Daniel Strange gives us the above challenge in his article, “The Price of Internal Consistency?”:
“The free-will theists therefore agree with Calvinists like Jonathan Edwards, that FOREKNOWLEDGE IMPLIES FOREORDINATION and that CLASSICAL ARMINIANISM IS GUILTY OF IMPORTING CALVINISTIC THOUGHT into its doctrine of omniscience” (Daniel Strange, “The Price of Internal Consistency?” Tyndale Bulletin 51.1 (2000), page 7).
I capitalized the two phrases above to pinpoint the importance of Strange’s quote. First, the charge is made that “foreknowledge implies foreordination”: in other words, if God foreknows everything that will happen (He knows before it happens), then God has “foreordained,” or predetermined, what will happen.
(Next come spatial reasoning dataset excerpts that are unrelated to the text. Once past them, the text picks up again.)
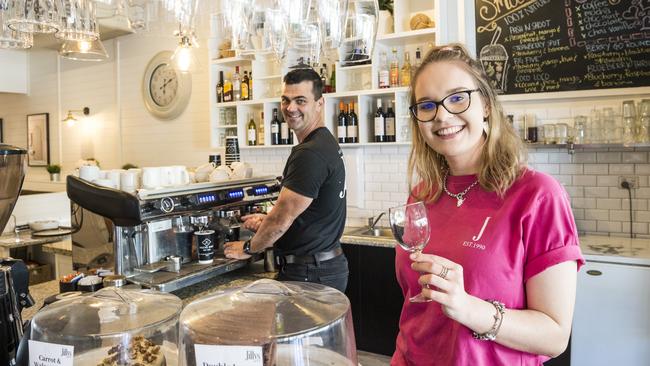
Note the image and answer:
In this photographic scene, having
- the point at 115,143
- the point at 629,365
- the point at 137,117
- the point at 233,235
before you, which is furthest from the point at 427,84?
the point at 115,143

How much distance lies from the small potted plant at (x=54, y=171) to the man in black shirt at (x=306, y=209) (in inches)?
251

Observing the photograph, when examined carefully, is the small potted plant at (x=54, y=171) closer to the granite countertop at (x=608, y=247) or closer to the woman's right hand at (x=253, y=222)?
the granite countertop at (x=608, y=247)

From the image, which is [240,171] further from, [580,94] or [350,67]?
[580,94]

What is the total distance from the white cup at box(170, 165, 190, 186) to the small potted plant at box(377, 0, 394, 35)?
7.30 ft

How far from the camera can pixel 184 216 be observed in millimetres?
2252

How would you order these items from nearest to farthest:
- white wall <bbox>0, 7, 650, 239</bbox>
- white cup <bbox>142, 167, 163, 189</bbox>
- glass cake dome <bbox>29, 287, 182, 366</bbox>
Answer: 1. glass cake dome <bbox>29, 287, 182, 366</bbox>
2. white cup <bbox>142, 167, 163, 189</bbox>
3. white wall <bbox>0, 7, 650, 239</bbox>

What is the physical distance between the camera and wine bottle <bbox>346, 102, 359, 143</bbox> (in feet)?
13.6

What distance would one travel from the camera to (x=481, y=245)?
1.23 metres

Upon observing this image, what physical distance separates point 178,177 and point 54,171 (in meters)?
6.29

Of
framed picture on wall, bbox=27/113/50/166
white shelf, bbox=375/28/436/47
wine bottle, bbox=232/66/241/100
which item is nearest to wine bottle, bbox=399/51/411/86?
white shelf, bbox=375/28/436/47

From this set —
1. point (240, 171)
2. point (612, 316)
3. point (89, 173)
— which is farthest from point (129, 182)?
point (612, 316)

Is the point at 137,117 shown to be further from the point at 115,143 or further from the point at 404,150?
the point at 404,150

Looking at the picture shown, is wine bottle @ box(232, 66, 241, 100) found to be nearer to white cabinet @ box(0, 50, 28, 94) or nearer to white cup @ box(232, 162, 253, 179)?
white cup @ box(232, 162, 253, 179)

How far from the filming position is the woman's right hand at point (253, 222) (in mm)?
2475
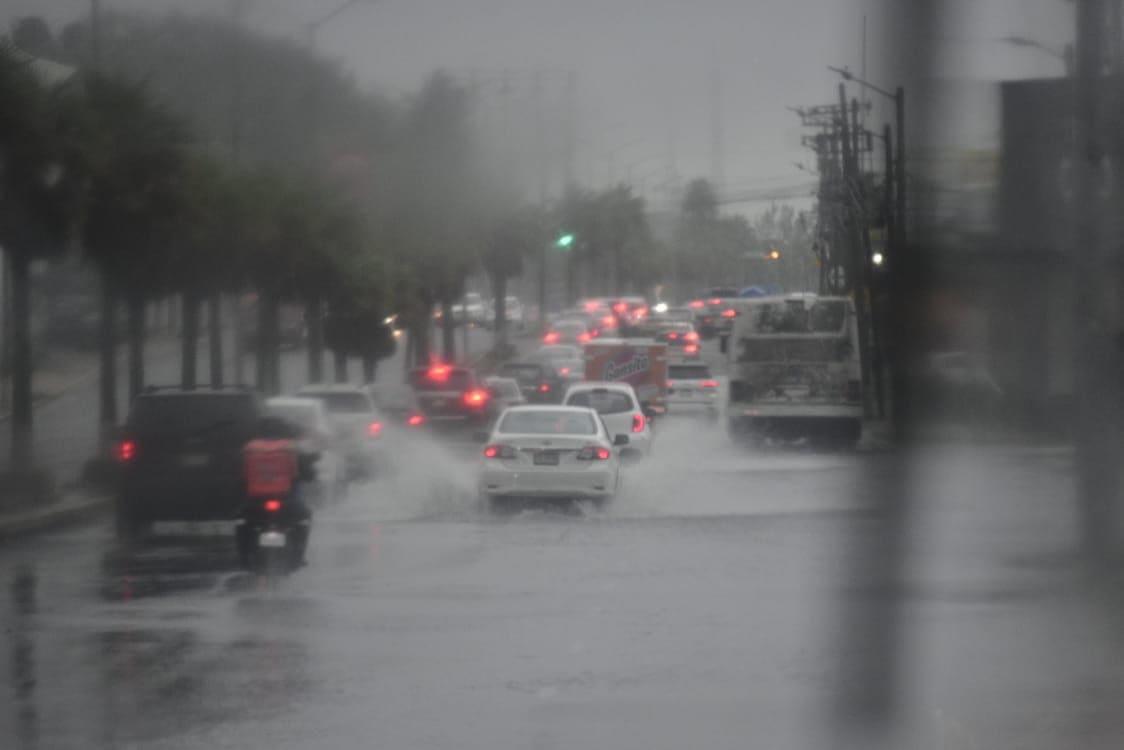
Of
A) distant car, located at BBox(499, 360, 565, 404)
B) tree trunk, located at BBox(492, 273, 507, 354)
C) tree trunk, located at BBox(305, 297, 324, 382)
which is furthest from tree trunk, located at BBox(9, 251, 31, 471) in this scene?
tree trunk, located at BBox(492, 273, 507, 354)

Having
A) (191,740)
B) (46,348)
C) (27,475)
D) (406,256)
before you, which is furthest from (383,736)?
(46,348)

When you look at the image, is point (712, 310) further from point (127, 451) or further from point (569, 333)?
point (127, 451)

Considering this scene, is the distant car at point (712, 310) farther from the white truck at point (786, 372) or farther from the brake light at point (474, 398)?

Fascinatingly enough, Bruce Ware treats the supposed Classical Arminian “inconsistency” in his work:
“Like it or not, says the open theist, this commitment to exhaustive divine foreknowledge undermines much of what Arminianism cherishes most. If God knows all future choices and actions, then it follows that those choices and actions are not free, that the meaningfulness of human behavior is destroyed, that genuine providential governance of the world is undermined, that real relationship with God is rendered only apparent and illusory, and that in the end a fundamentally determinist model of the God/creature relation, much like that advocated in versions of Calvinism, cannot be avoided” (Bruce A. Ware, “God’s Lesser Glory: The Diminished God of Open Theism.” Wheaton: Crossway Books, 2000, page 41).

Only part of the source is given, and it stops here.